What the story behind this old car abandoned in the desert? Getaway car from a casino robbery gone wrong? Seems too high end to be a car that would have carried migrant workers in days of the Grapes of Wrath.
Maybe the staff car for a gold or silver mine owner? The area is well known for mining way back to the days of Spanish explores looking for pools of gold.
I found a few more abandoned cars in the area. This classic old Metro delivery van was shot using the Canon EOS 24mm Tilt-Shift lens.
The tilt-shift lens allowed me to take three overlapping images, panning from top to bottom. The images were later combined in Adobe Lightroom for a resulting highly detailed photograph.
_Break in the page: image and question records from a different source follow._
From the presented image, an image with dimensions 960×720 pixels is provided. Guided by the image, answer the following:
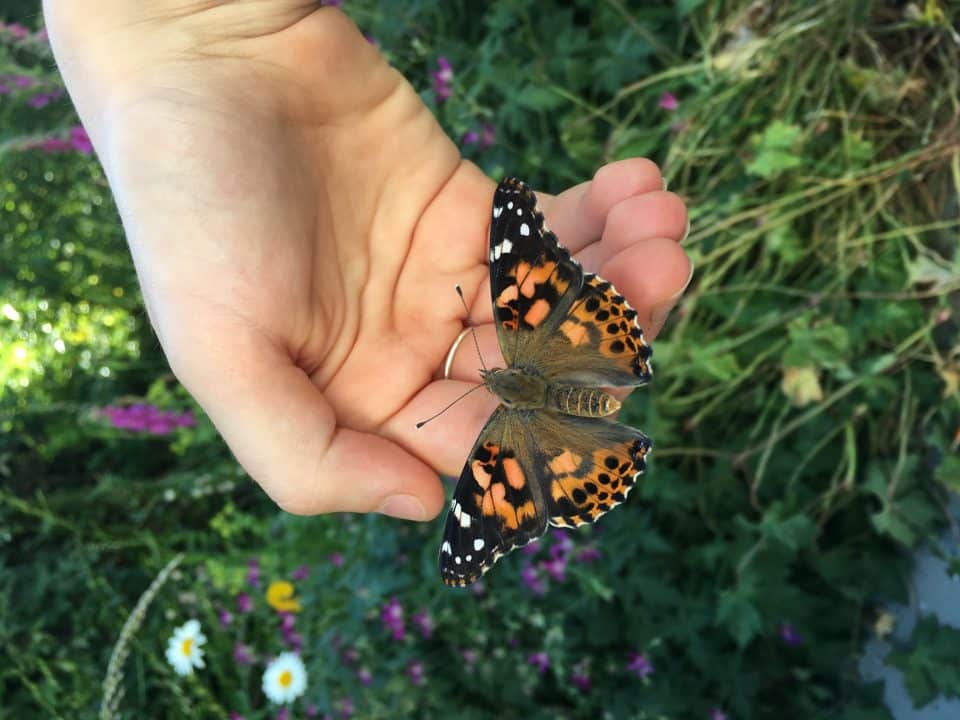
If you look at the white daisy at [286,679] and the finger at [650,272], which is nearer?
the finger at [650,272]

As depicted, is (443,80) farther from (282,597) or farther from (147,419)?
(282,597)

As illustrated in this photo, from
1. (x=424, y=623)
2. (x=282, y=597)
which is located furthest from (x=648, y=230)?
(x=282, y=597)

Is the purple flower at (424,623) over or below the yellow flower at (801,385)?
below

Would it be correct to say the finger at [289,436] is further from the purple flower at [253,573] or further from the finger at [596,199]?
the purple flower at [253,573]

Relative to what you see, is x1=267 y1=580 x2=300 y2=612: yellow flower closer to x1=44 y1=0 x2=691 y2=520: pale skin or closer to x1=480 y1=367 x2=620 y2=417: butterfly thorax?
x1=44 y1=0 x2=691 y2=520: pale skin

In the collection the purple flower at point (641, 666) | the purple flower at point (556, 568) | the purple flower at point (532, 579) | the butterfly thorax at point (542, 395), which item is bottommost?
the purple flower at point (641, 666)

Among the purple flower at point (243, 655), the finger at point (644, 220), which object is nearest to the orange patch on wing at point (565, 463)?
the finger at point (644, 220)

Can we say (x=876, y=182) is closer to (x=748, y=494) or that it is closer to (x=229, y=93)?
(x=748, y=494)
I’m a big fan of the Metro Van. In my fantasy world, I’d be driving around from photo shoot to photo shoot with one of these awesome vintage vans. Today many of them are turned into food trucks. The original design was by Raymond Loewy of Studebaker and Coke bottle fame. Metro bodies were built by the Metropolitan Body Company on Grand Street in Bridgeport, Connecticut, and the overall design of the Metro vans remained somewhat unchanged from 1938 until 1964.
Here is another HDR photograph I took in the desert on this trip. Outside of this old vintage cars slowly aging over decades in the desert the cloudless sky was eye blinding bright. Inside the car were deep shadows.
The only way to capture the full dynamic range of the scene was to put the camera on a tripod, compose the scene and then take a series of photographs exposed for different light levels. For example one exposure for the shadows, one for the mid-range values and one for highlights.
Later in post-
I wish I had brought a raw egg with me on this photo shoot just to demonstrate how hot it was in the desert. No doubt I could have cracked an egg on the hood of one of these cars and made myself an omelet.
All during my trips to the American Southwest, I never fail to stop and photograph old, well preserved, relics of vintage cars that seem to die and simply be moved off the road where they took their last sip of gasoline. From scrap yards in Utah to the middle of nowhere, I just can’t resist these old cars.